5. Assuming that using original languages means parsing verbs in your sermon.
Every seminary student wants to demonstrate how seriously he takes the languages—even in a sermon. That’s a good thing. But I’ve sat through one too many cringeworthy moments where a student preacher pauses to parse Greek or Hebrew verbs in the sermon.
Aside from whether the congregation needs to understand the nature of third hey Hebrew verbs, this confuses using the original languages in sermon preparation (which is a must) with using original languages in sermon delivery (which is not).
The latter might be helpful on rare occasions. But the main issue is whether the preacher has done the hard work in the study, regardless of whether the congregation ever realizes it.
Think of a chef who prepares a great meal. The patron doesn’t need to know which master culinary techniques the chef performed in the kitchen in order for him to enjoy and benefit from the final product in the dining room.
6. Making application before you’ve developed a point to apply.
Since preachers are eager to apply, sometimes it’s easy to jump the gun. They will hurry over exegetical details and move to discussions about practical implications. There is a real danger here. Hurrying to application too fast leaves you with no real point to apply. Sermons like this end up becoming almost all application, merely one “practical” application after another with no real, deeper understanding of the text.
This pitfall is really the opposite of the first. While some never get to application, others barely develop their textual point at all.
7. Thinking that preaching from a manuscript makes you a better communicator.
When you’re nervous about preaching, there is nothing more reassuring than a full word-for-word manuscript to bring comfort and security. However, I’m not convinced it helps more than hurts.
Yes, it allows you to express your point exactly as you wish, with carefully chosen words. But does that actually improve communication?
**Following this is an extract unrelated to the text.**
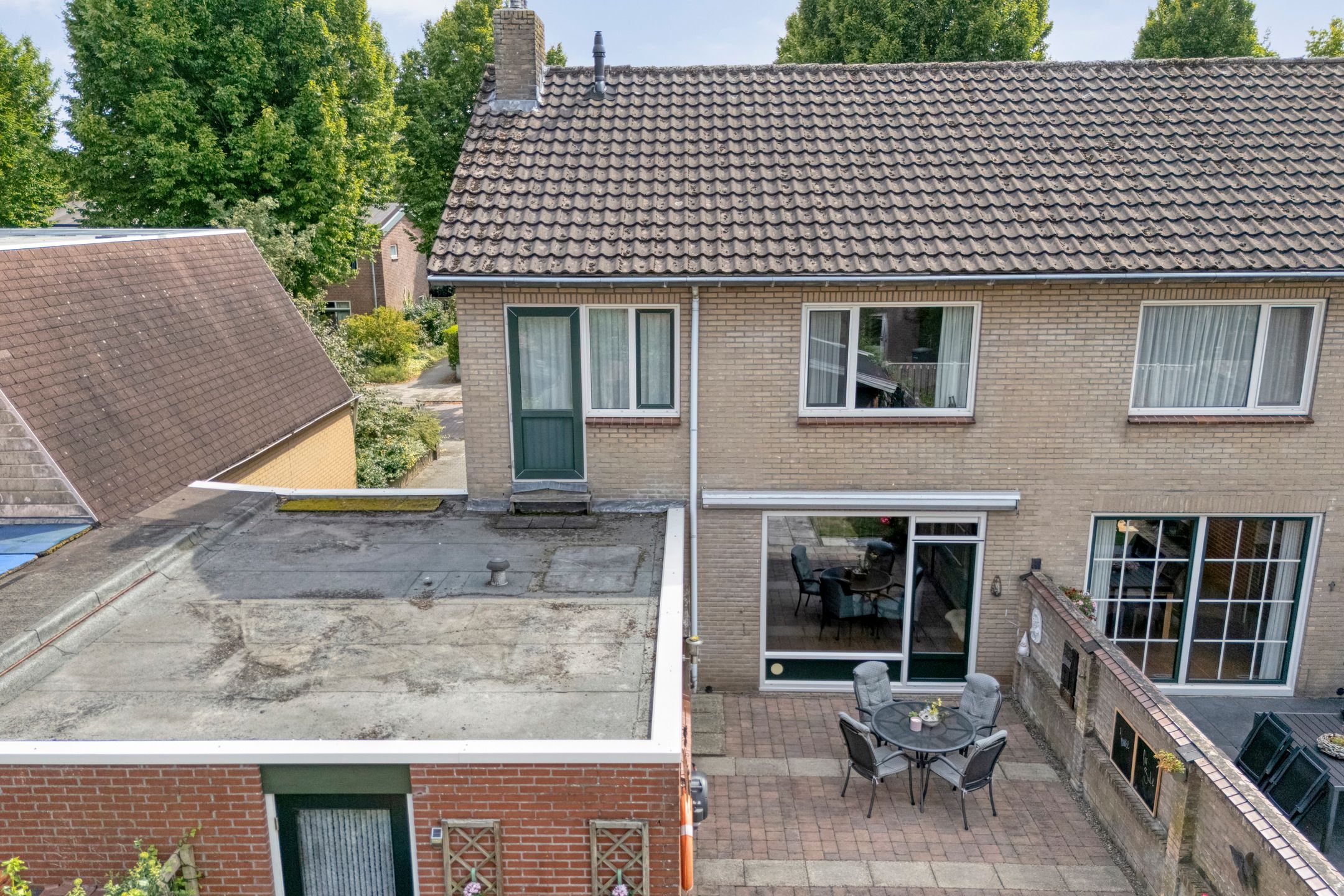 Foto 45 van Willebrandt van Oldenburgstraat 36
Only if the congregation is engaged and listening. This is precisely the typical problem with preaching from a full manuscript. It tends to create “bubble preaching,” where the sermon is delivered in a bubble of sorts, cut off from the congregation as the preacher works word-for-word through his manuscript.
In the end, addressing these seven pitfalls won’t automatically make preaching easy. It is still hard. Very hard. But hopefully addressing them can make it just a little bit easier.